■ **TASK TO COMPLETE**:
Return the exact lines spanning from the line with "Is (229,63) found" through the last line of the entries, boundaries included, and no others.

Entries taken from a collection
* begin *
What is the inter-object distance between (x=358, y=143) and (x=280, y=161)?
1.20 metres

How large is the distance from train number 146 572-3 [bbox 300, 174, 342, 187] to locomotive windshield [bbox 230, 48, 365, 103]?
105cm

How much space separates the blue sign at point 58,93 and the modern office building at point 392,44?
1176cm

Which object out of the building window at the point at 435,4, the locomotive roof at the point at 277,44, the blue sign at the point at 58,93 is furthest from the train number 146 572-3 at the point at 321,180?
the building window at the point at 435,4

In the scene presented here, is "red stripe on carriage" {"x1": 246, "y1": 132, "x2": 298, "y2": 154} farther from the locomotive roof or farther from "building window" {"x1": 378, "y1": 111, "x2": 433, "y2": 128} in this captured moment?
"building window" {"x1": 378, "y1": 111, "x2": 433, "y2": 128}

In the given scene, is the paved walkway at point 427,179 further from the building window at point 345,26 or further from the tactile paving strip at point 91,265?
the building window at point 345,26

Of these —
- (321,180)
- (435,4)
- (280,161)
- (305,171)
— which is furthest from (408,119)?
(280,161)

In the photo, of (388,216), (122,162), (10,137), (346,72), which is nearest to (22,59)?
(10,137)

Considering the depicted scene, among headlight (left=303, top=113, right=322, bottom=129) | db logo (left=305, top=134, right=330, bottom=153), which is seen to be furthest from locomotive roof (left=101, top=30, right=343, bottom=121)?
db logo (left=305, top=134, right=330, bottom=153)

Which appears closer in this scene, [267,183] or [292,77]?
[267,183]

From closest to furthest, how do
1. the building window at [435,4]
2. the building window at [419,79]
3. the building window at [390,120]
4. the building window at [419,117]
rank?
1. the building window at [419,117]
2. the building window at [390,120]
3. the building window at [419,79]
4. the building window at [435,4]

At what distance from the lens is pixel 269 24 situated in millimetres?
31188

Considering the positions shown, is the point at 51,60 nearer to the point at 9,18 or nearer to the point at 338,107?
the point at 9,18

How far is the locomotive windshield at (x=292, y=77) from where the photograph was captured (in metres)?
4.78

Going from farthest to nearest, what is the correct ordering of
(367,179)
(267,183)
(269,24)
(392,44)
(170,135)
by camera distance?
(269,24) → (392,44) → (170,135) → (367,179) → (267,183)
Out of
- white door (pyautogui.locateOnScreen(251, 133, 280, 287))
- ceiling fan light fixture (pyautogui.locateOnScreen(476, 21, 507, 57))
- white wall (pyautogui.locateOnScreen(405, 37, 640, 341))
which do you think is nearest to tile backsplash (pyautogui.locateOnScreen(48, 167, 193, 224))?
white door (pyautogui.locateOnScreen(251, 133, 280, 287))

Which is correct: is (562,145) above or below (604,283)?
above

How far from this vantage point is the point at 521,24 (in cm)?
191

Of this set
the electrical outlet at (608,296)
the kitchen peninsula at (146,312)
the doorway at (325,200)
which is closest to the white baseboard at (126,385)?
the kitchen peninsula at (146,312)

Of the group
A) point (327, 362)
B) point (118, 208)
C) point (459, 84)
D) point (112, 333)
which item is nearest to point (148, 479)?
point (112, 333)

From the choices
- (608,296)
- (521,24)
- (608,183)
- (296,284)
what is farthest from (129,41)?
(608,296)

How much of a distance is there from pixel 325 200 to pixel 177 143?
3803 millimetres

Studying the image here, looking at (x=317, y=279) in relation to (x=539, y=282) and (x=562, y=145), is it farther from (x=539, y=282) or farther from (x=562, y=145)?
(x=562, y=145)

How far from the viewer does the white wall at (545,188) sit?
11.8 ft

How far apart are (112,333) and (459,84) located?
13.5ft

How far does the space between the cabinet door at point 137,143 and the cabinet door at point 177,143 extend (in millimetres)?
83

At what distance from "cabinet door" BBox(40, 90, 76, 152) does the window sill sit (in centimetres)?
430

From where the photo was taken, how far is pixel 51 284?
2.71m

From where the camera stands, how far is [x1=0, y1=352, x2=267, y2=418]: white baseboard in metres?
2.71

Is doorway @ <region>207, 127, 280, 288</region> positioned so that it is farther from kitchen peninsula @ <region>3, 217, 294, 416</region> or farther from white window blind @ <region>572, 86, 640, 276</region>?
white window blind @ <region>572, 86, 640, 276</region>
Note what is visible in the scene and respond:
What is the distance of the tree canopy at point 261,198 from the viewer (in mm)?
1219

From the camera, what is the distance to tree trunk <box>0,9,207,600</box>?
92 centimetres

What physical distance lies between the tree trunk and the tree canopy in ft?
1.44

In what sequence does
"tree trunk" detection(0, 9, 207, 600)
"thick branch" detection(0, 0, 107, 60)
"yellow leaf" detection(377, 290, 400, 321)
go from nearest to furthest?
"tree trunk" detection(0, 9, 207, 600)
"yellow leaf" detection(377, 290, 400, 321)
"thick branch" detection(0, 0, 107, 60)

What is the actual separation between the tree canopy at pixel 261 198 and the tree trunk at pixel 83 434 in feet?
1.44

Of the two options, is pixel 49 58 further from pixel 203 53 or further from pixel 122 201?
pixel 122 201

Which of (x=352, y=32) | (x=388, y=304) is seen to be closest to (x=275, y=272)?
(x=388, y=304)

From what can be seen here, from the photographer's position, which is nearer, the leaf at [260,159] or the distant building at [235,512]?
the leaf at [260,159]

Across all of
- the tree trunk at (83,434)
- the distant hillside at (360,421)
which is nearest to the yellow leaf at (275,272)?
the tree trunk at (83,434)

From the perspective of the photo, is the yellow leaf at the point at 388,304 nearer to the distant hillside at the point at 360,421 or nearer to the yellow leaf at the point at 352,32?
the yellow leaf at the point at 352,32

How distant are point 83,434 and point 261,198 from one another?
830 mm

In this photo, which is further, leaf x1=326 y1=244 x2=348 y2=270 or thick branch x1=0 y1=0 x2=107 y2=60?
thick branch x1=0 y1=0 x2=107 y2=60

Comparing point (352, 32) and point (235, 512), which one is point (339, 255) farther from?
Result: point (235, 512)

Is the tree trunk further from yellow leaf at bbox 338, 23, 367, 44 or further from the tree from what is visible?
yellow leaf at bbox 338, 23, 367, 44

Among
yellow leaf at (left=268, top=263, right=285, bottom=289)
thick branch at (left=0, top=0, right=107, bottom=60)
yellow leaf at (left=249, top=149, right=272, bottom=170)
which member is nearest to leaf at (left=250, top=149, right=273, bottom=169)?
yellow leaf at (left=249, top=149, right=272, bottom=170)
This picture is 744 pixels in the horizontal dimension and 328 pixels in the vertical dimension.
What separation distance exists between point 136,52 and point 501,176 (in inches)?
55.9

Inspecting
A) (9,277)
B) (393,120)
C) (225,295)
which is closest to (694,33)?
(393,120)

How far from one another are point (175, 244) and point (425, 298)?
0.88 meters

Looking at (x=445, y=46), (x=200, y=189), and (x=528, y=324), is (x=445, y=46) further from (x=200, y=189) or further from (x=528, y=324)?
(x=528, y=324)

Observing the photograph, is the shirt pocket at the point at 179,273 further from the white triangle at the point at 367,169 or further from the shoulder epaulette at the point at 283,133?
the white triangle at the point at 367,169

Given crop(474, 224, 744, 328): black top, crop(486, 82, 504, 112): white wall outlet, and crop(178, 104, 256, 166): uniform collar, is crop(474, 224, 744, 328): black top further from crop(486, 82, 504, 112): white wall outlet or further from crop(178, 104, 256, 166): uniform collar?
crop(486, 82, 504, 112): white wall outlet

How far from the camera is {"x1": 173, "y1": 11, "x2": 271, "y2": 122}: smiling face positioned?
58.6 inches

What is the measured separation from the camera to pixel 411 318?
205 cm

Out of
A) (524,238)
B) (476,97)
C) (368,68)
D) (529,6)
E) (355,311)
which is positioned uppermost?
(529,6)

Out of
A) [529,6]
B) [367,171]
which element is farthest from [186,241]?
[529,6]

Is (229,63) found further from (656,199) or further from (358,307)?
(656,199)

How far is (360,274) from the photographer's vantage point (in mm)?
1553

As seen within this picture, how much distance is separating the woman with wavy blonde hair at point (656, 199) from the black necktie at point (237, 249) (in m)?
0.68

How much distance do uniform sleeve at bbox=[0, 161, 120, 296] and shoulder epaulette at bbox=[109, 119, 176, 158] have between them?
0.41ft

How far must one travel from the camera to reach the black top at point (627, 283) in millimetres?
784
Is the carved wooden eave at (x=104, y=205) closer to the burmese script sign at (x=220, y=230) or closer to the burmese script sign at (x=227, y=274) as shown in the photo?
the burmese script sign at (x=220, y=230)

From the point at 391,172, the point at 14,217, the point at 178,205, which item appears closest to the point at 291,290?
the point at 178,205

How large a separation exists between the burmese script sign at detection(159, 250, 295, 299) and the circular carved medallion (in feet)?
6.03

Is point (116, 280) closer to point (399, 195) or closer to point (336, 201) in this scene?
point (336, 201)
* end *
■ **EXERCISE SOLUTION**:
Is (229,63) found further from (656,199) or further from (358,307)?
(656,199)

How far is (360,274) from the photographer's vantage point (in mm)?
1553

As seen within this picture, how much distance is separating the woman with wavy blonde hair at point (656, 199) from the black necktie at point (237, 249) (in m)?
0.68

How much distance do uniform sleeve at bbox=[0, 161, 120, 296] and shoulder epaulette at bbox=[109, 119, 176, 158] have between them?
0.41ft

How far must one travel from the camera to reach the black top at point (627, 283) in millimetres?
784
Is the carved wooden eave at (x=104, y=205) closer to the burmese script sign at (x=220, y=230) or closer to the burmese script sign at (x=227, y=274) as shown in the photo?
the burmese script sign at (x=220, y=230)

From the point at 391,172, the point at 14,217, the point at 178,205, which item appears closest to the point at 291,290?
the point at 178,205

How large a separation exists between the burmese script sign at detection(159, 250, 295, 299) and the circular carved medallion (in feet)?
6.03

Is point (116, 280) closer to point (399, 195) or closer to point (336, 201) in this scene?
point (336, 201)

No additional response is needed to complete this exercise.